──────── Text passage ────────

In a clinical drug trial, researchers test the safety and efficacy of newly developed pharmaceuticals. Clinical trials for medicine must pass Phases I, II, and III before the drugs can be approved. Since each phase requires human test subjects, and because new drugs can be very profitable, these studies may pay volunteers well for their participation.
Use the locator tool at ClinicalTrials.gov to find clinical trials approved by the National Institutes of Health. Use the advanced search option and browse clinical trials by state. If you are looking for paid research studies that need healthy volunteers, type "healthy" in the search box beside "Conditions." This will help narrow your search, since many of studies only need participants with preexisting medical conditions.
One caveat of this feature is that the compensation is not listed.
If you have a research hospital in your area, check whether they have ongoing clinical trials of pharmaceuticals. Usually the hospital's website or the medical school's website will have information for participants in drug studies.
Before you participate in a clinical drug trial, get all the facts about dosage, what the medication is for, what the expected side effects are, and how long the study lasts. Keep in mind you could be given only a placebo for control purposes rather than the drug, and you won't know which one you are getting.

──────── Stored data ────────

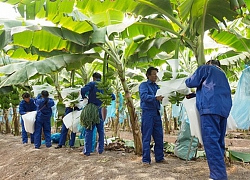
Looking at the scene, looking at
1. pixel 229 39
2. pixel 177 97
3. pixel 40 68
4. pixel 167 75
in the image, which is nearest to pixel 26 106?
pixel 40 68

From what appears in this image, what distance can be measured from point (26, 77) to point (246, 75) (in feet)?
12.6

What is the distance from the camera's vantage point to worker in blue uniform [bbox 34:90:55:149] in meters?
7.06

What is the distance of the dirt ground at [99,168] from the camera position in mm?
3850

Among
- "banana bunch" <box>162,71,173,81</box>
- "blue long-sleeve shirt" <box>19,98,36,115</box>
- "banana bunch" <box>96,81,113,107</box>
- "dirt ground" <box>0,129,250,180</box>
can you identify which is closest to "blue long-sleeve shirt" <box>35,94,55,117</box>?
"blue long-sleeve shirt" <box>19,98,36,115</box>

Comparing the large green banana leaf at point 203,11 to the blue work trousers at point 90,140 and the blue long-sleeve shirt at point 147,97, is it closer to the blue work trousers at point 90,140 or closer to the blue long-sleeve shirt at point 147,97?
the blue long-sleeve shirt at point 147,97

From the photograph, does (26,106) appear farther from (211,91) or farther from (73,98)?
(211,91)

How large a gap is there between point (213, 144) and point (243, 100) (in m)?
2.42

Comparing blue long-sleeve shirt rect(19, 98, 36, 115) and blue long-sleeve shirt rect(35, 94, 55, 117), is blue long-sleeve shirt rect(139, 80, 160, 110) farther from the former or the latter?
blue long-sleeve shirt rect(19, 98, 36, 115)

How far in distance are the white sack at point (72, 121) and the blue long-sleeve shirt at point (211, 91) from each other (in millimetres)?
3624

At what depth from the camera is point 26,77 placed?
4336 millimetres

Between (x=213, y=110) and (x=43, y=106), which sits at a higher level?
(x=43, y=106)

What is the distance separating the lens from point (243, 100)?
5215 millimetres

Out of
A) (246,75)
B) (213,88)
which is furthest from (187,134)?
(213,88)

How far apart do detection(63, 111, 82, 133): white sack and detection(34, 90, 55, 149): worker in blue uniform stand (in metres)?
0.96
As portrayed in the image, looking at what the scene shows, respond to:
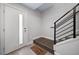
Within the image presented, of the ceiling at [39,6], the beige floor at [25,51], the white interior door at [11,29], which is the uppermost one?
the ceiling at [39,6]

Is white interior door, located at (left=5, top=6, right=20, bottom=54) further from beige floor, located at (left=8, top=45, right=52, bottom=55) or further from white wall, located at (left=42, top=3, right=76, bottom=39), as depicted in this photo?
white wall, located at (left=42, top=3, right=76, bottom=39)

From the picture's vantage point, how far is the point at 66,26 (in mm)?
1301

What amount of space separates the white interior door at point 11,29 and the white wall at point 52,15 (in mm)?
425

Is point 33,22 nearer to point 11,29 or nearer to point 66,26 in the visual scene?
point 11,29

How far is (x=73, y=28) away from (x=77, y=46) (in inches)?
10.1

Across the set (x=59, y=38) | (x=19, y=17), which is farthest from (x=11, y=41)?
(x=59, y=38)

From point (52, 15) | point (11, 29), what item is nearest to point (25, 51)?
point (11, 29)

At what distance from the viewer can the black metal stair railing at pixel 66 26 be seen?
49.3 inches

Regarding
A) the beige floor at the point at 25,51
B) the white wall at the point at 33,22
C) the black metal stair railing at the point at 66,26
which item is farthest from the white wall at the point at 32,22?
the black metal stair railing at the point at 66,26

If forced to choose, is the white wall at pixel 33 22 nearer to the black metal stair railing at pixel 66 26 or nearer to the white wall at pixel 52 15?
the white wall at pixel 52 15

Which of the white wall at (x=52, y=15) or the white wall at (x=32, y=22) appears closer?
the white wall at (x=52, y=15)

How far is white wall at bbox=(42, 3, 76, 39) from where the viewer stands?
1.30m

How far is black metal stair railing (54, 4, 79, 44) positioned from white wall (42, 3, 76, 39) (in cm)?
6
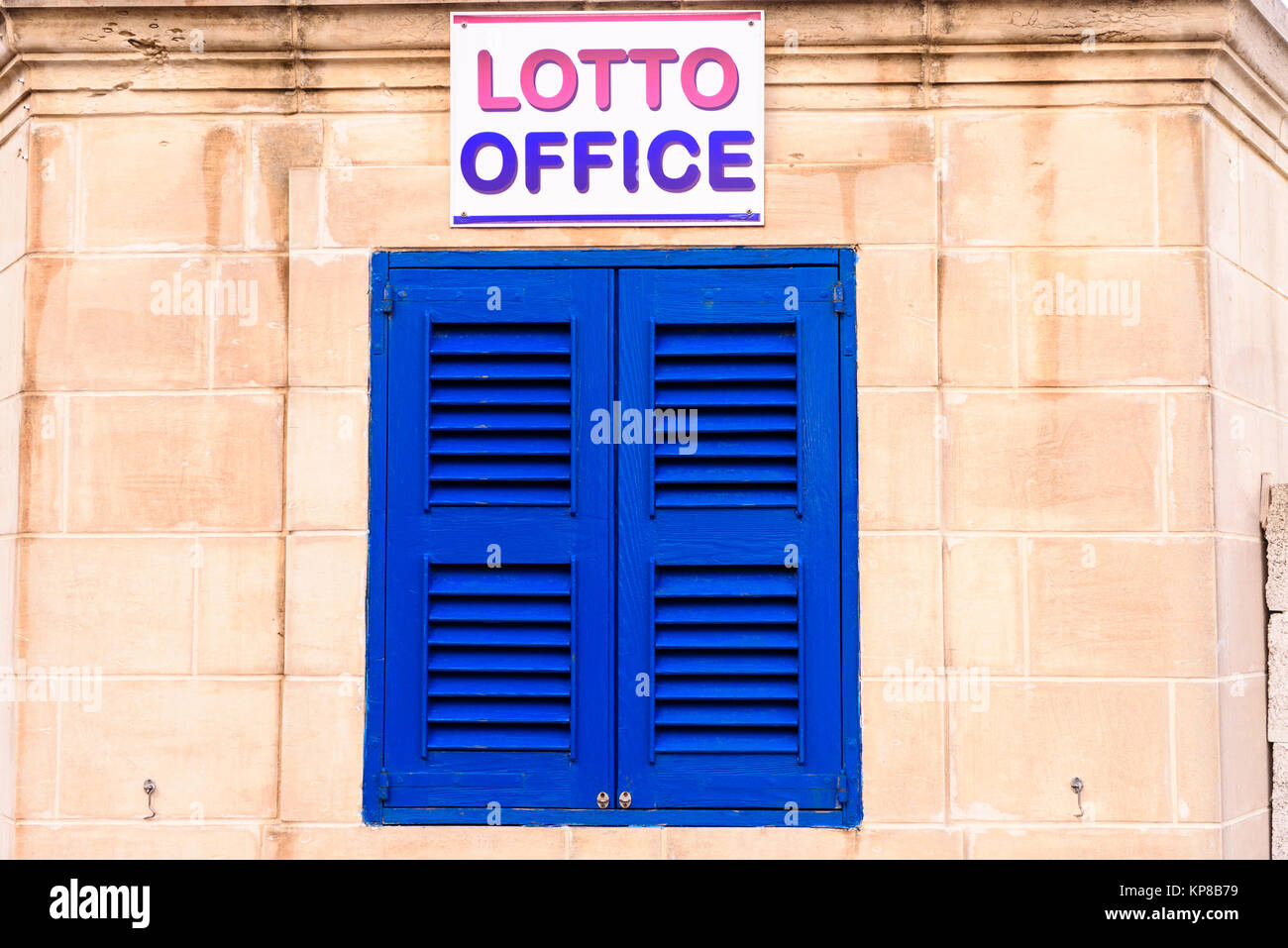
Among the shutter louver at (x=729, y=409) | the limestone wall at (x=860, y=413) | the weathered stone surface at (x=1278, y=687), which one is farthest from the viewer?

────────

What this exercise asks.
**1)** Do these statements agree with the passage on clinical drug trials? For each, answer yes or no and quote the passage's deciding words.
(a) The ClinicalTrials.gov search feature shows how much each trial pays.
(b) A new medicine has to pass three phases of clinical trials before it can be approved.
(c) Participants in a drug trial are told whether they are receiving the drug or a placebo.
**2)** Can you carry on the passage about clinical drug trials, starting right after its final sentence?

Responses in order.
**1)**
(a) No: "One caveat of this feature is that the compensation is not listed."
(b) Yes: "Clinical trials for medicine must pass Phases I, II, and III before the drugs can be approved."
(c) No: "you won't know which one you are getting."

**2)**
Make sure you have a guarantee of payment in writing. Keep in mind that when you participate in a clinical trial for medication, you won't be able to sell plasma, and you may have restrictions on donating sperm for money as well.
Take all your required medication and show up for all scheduled appointments to make sure you get paid the full amount. If you don't follow the researchers' directions, it will skew the results and may also affect your compensation.
Note that before you take any investigational medications, the company running the study will generally conduct a thorough exam to make sure you're in sufficiently good health to participate in the study. Nevertheless, at your next visit with your primary care physician and any relevant specialists let them know about any clinical drug trials you're involved in.